-- WHAT IS NEEDED --
Make an exact transcript of the lines in the data below, starting with the one containing "Lovprisning og velsignelse" and going on through the one containing "Кто без кисти и краски зимой рисует сказки?", with both included and the pictures left out.

Short descriptive text snippets
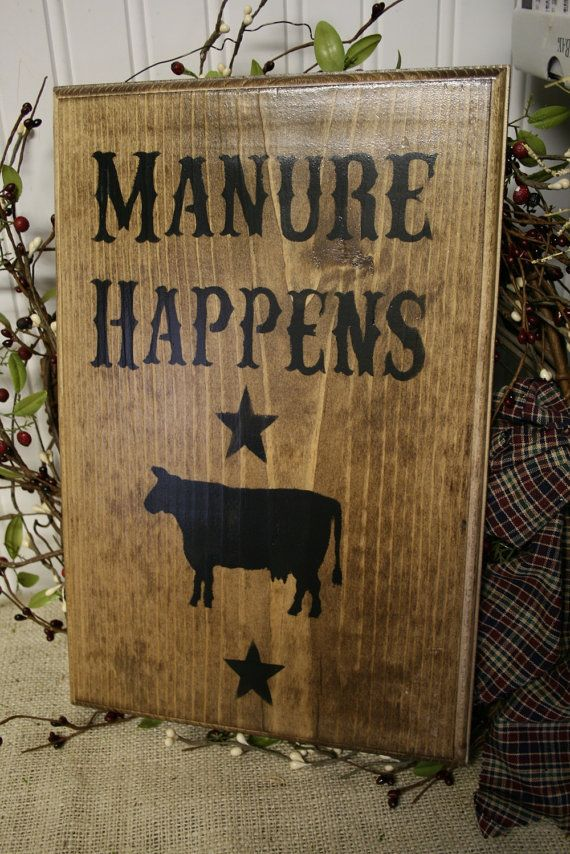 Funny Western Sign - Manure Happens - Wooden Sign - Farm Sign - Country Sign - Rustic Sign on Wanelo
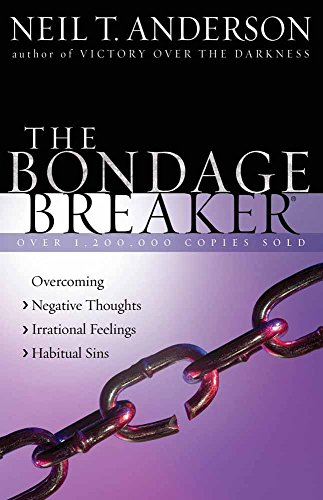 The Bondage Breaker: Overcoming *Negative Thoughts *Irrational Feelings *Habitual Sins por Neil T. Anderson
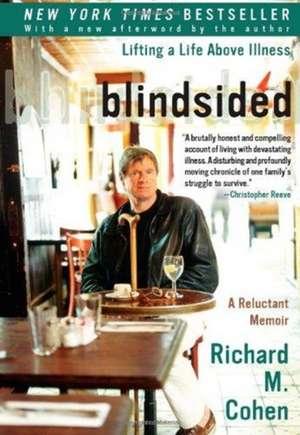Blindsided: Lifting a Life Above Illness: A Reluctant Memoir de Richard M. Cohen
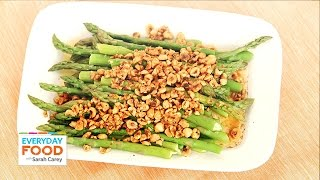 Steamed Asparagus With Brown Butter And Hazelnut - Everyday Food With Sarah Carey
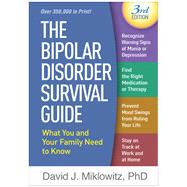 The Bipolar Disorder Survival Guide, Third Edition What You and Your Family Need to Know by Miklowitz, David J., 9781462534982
--
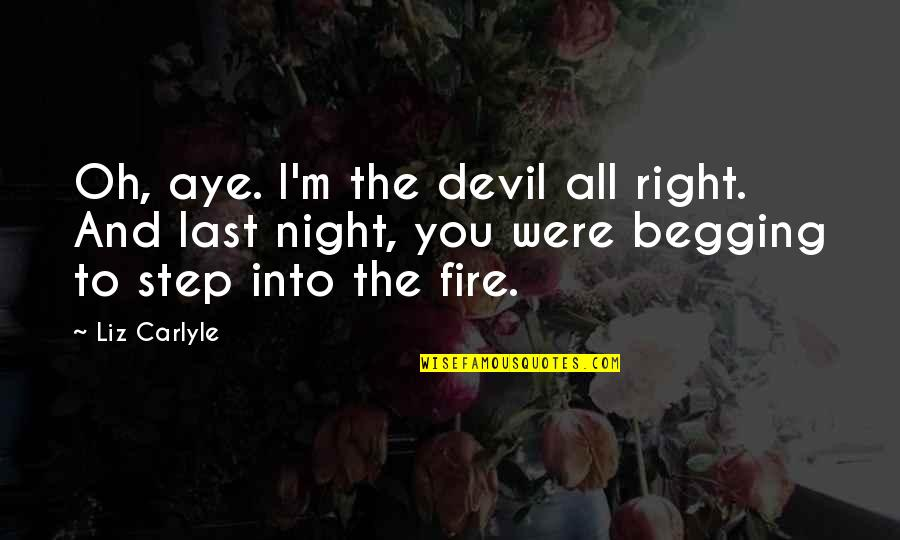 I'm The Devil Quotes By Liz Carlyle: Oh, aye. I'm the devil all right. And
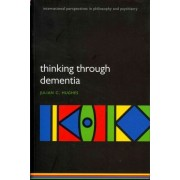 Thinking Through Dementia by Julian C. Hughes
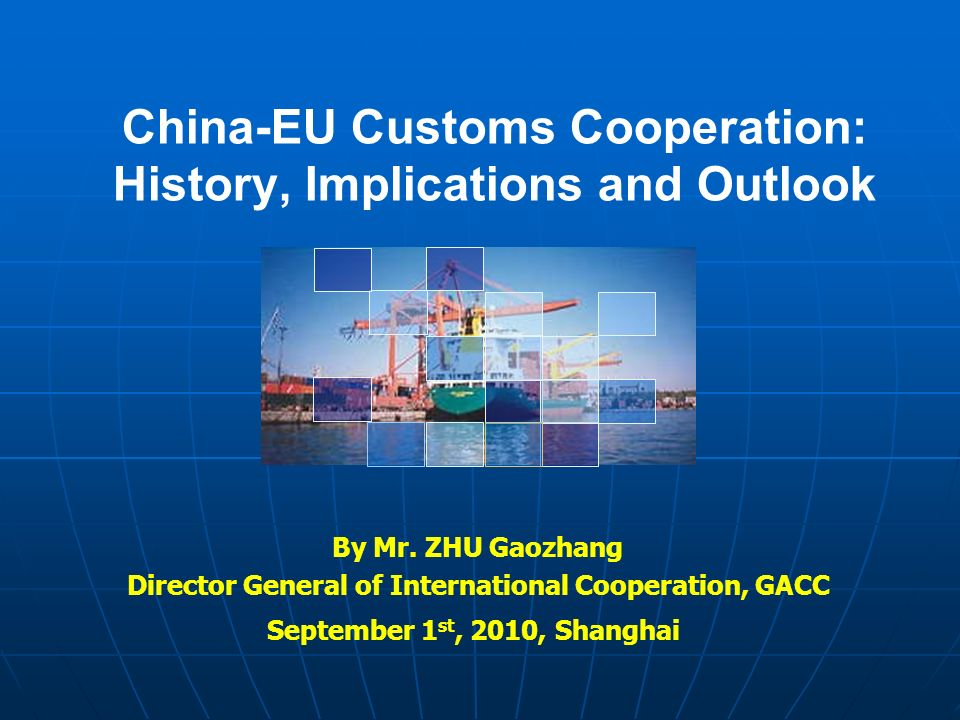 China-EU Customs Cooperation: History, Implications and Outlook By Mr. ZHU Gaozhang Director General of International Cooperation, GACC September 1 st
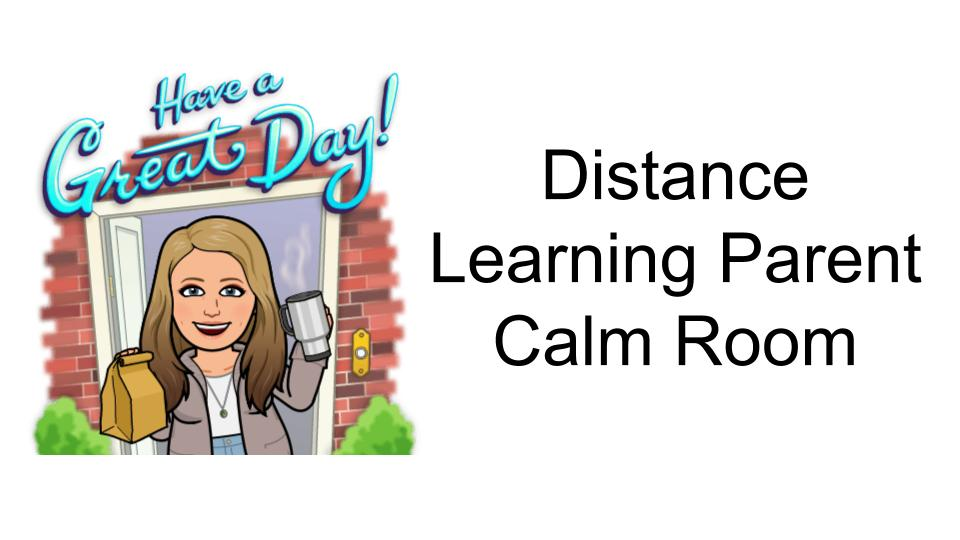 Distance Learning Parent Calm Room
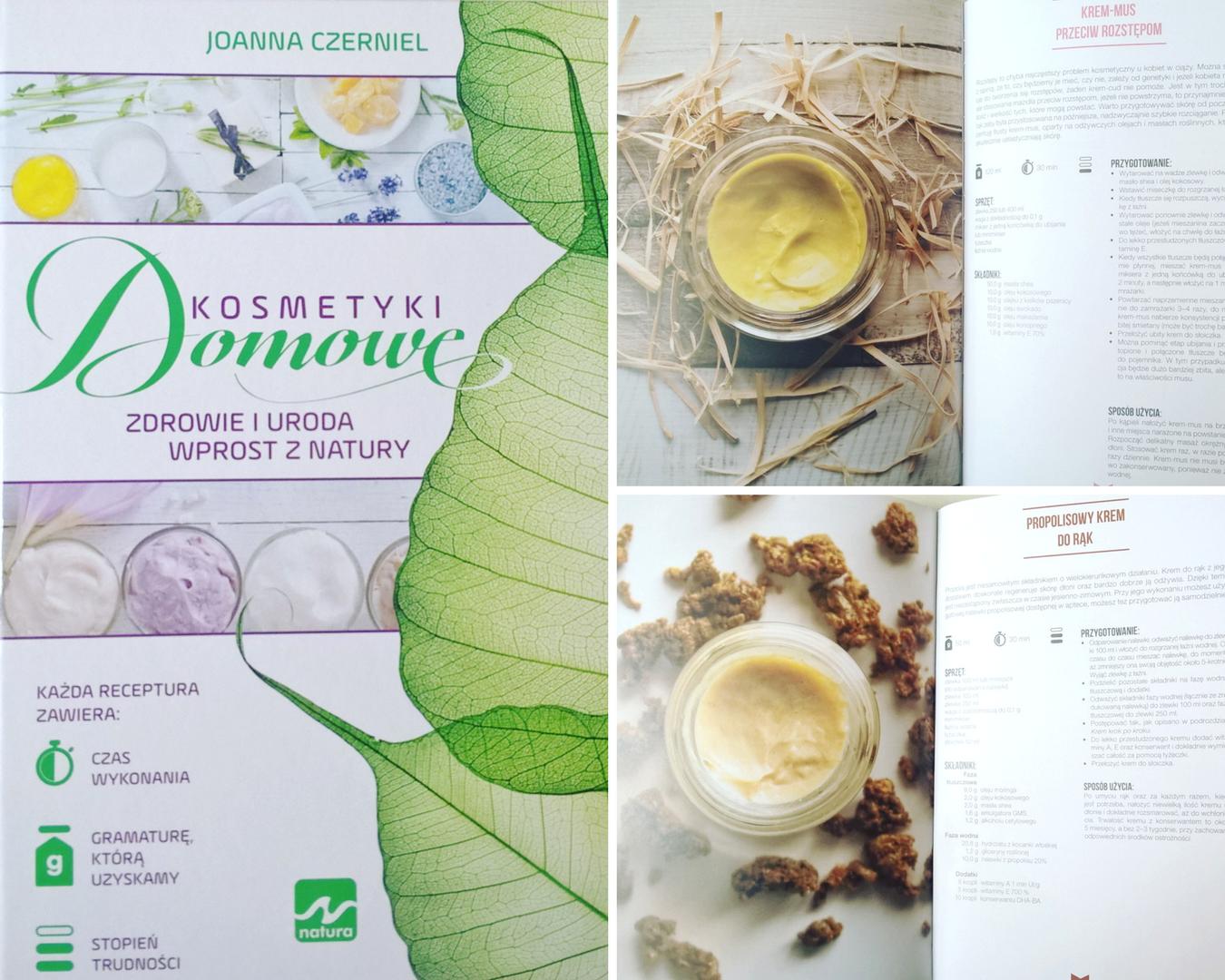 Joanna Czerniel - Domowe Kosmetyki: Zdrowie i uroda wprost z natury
--
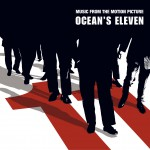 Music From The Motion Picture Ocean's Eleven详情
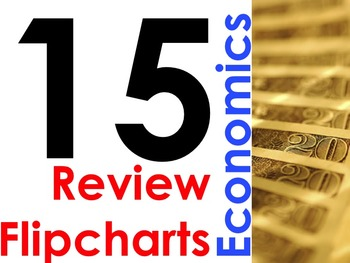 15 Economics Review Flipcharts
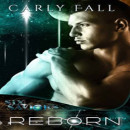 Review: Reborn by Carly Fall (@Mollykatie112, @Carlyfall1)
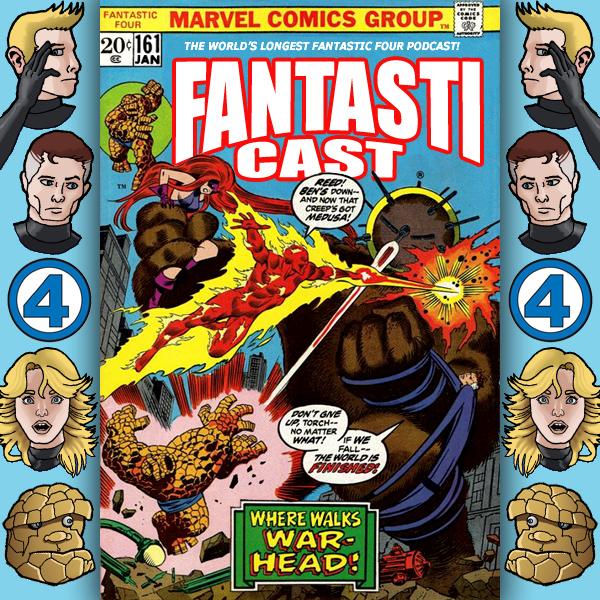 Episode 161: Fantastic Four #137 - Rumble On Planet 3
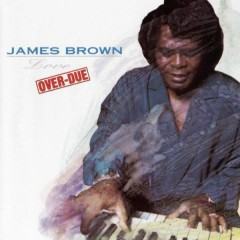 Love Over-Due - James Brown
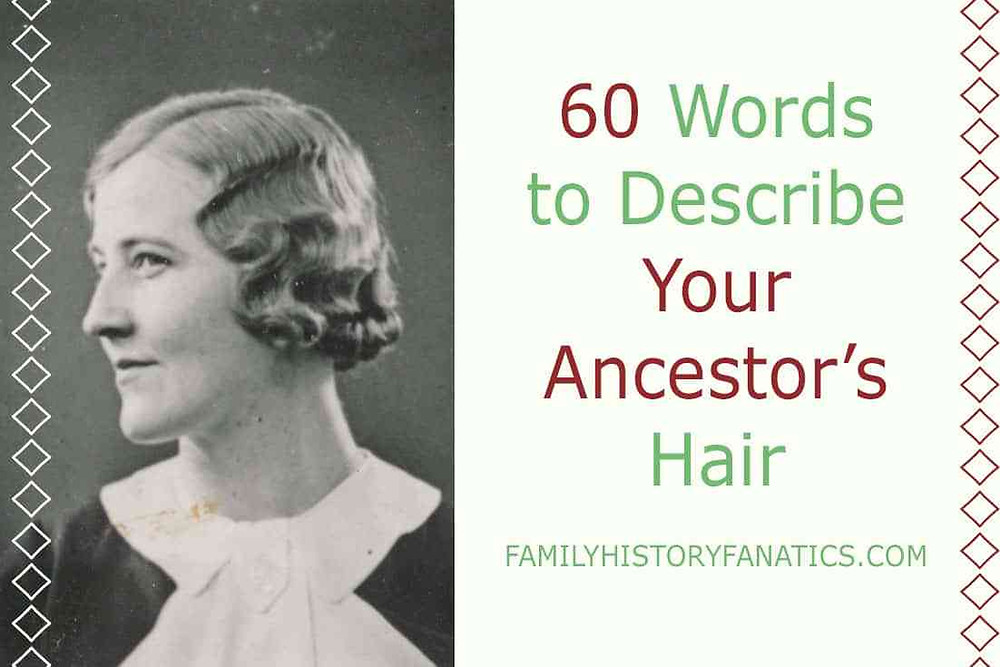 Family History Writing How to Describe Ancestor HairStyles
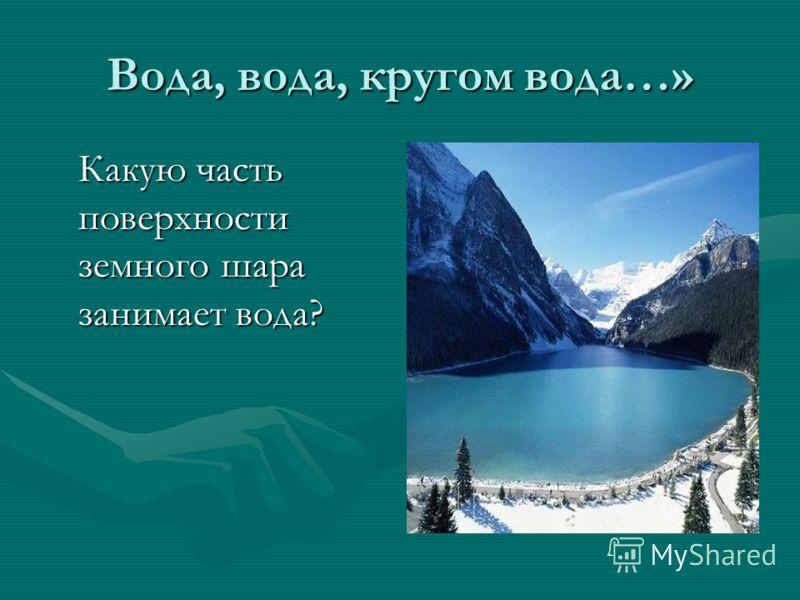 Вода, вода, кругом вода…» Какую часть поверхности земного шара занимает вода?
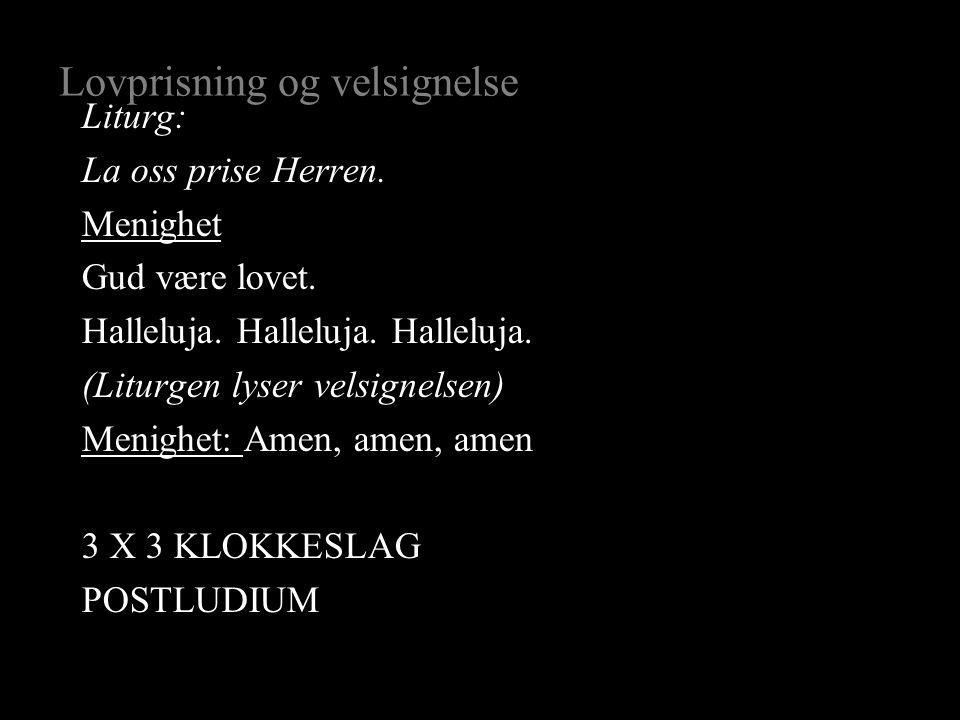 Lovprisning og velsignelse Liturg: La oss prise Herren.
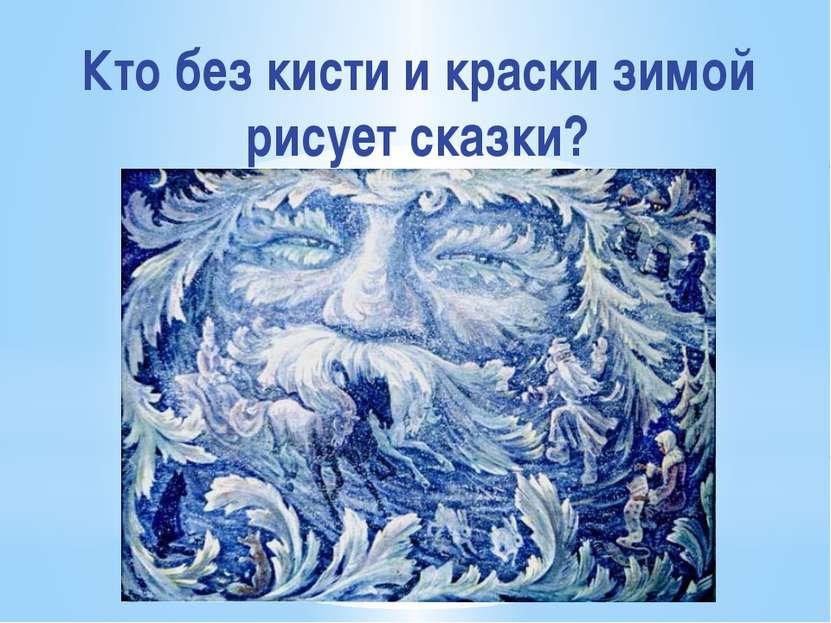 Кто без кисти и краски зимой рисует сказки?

-- TASK RESPONSE --
 Lovprisning og velsignelse Liturg: La oss prise Herren.
 Кто без кисти и краски зимой рисует сказки?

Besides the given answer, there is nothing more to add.